* Saved entries
———
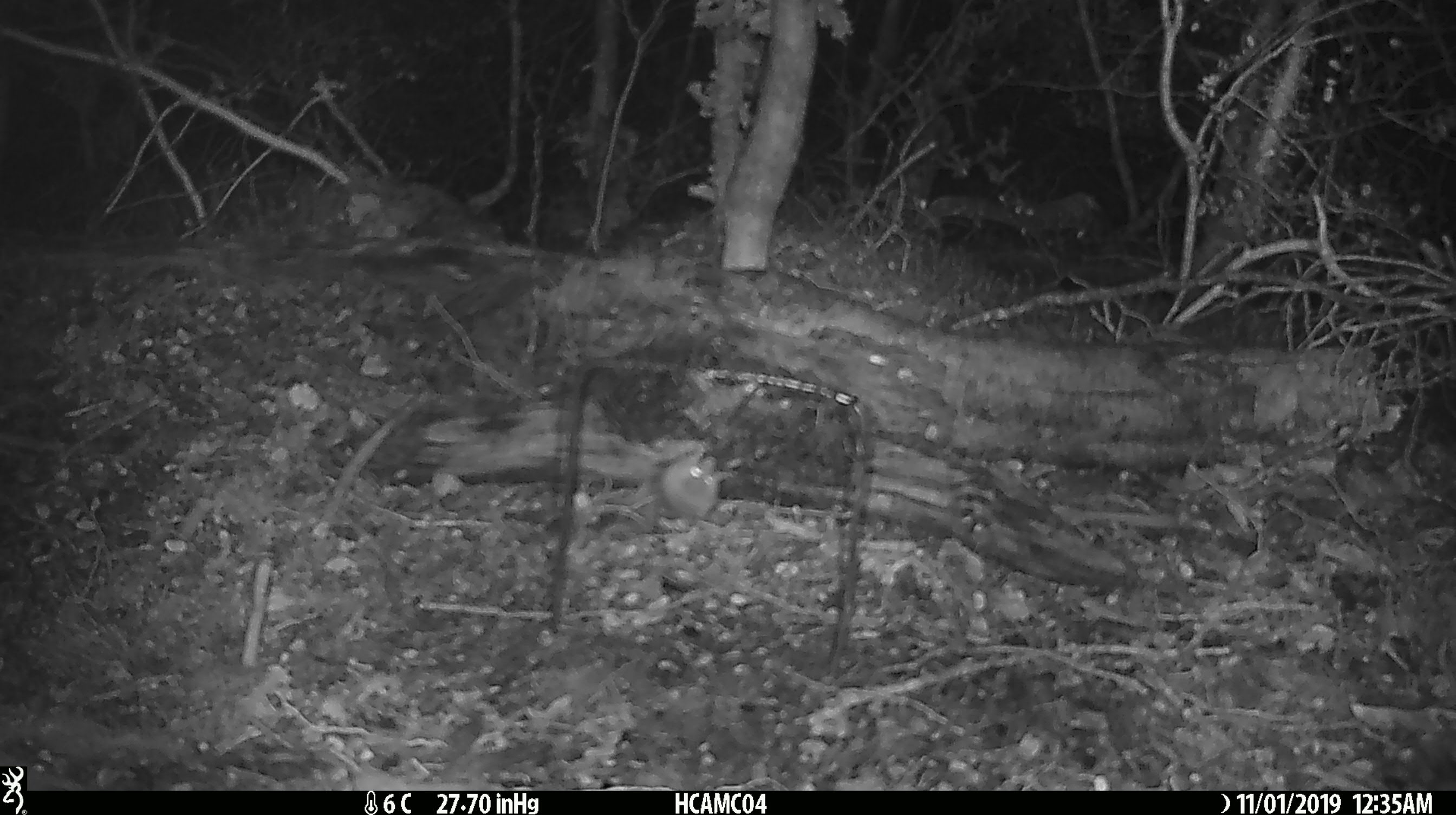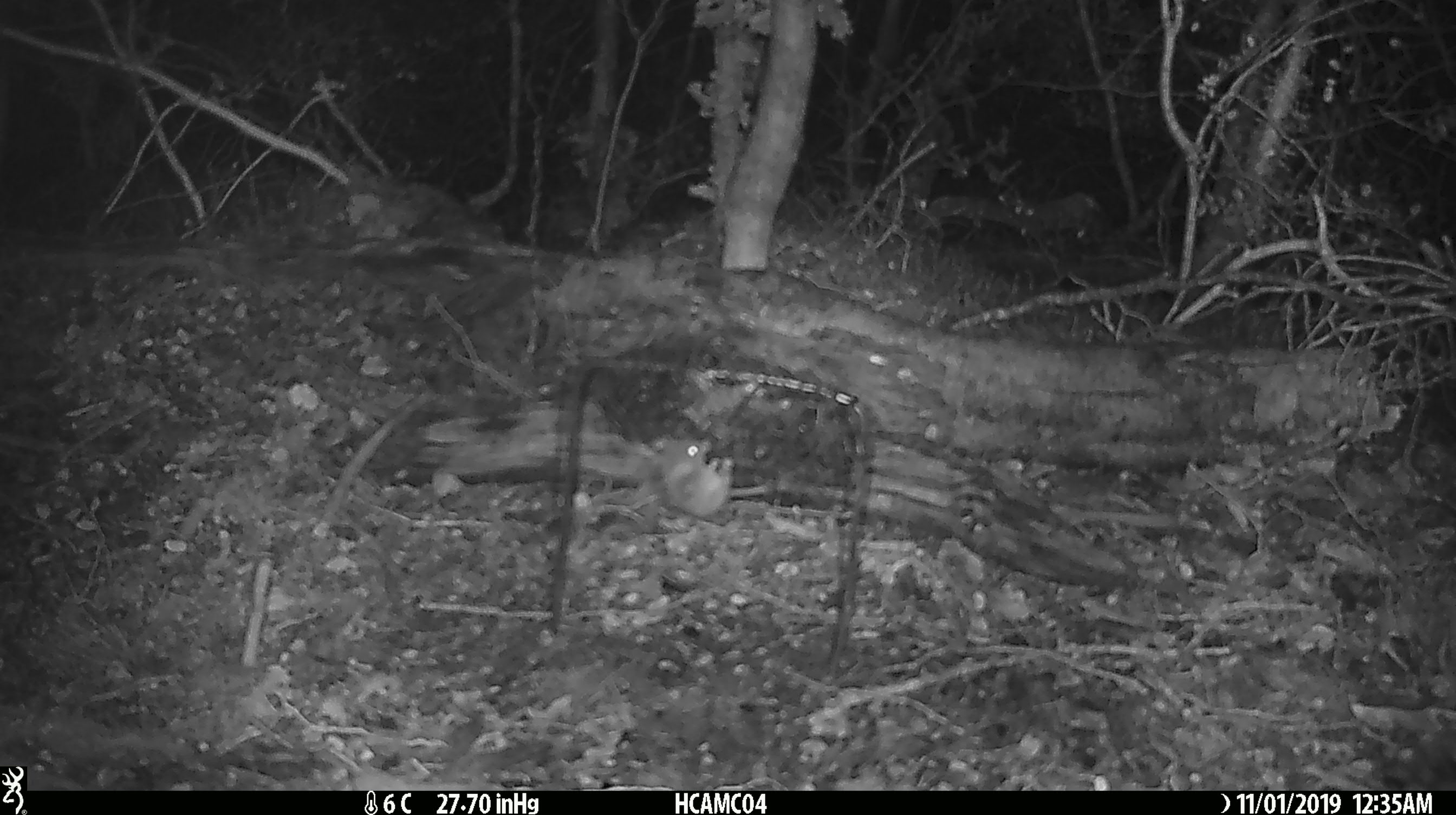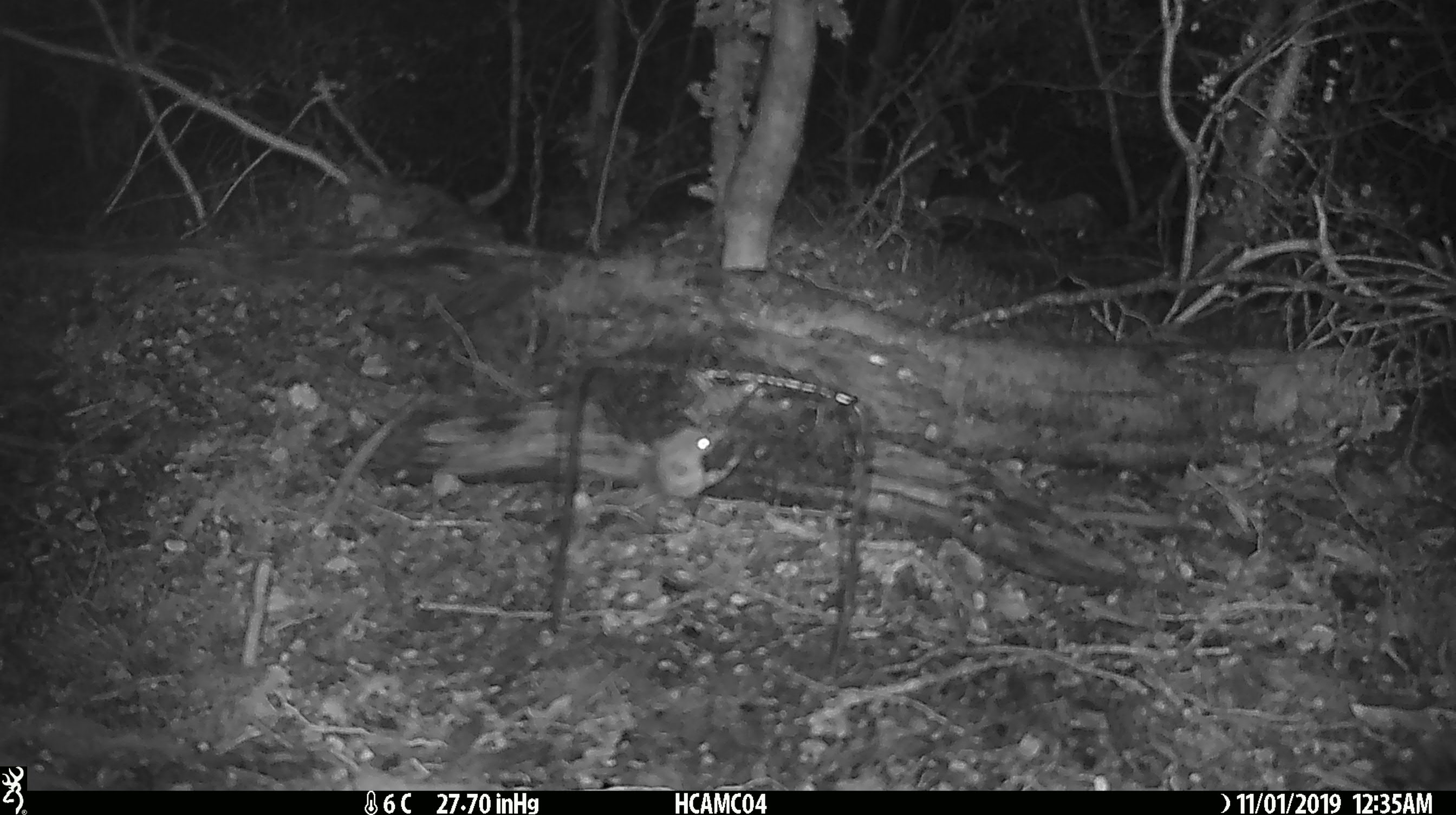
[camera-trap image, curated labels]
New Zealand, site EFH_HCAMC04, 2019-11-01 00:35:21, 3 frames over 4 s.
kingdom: Animalia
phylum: Chordata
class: Mammalia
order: Rodentia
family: Muridae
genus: Mus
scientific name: Mus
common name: mouse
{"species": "mouse (Mus)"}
———
Each line from the one containing "class: Mammalia" to the close of the records must appear in the output exactly, and no other line.

* EXERCISE ANSWER
class: Mammalia
order: Rodentia
family: Muridae
genus: Mus
scientific name: Mus
common name: mouse
{"species": "mouse (Mus)"}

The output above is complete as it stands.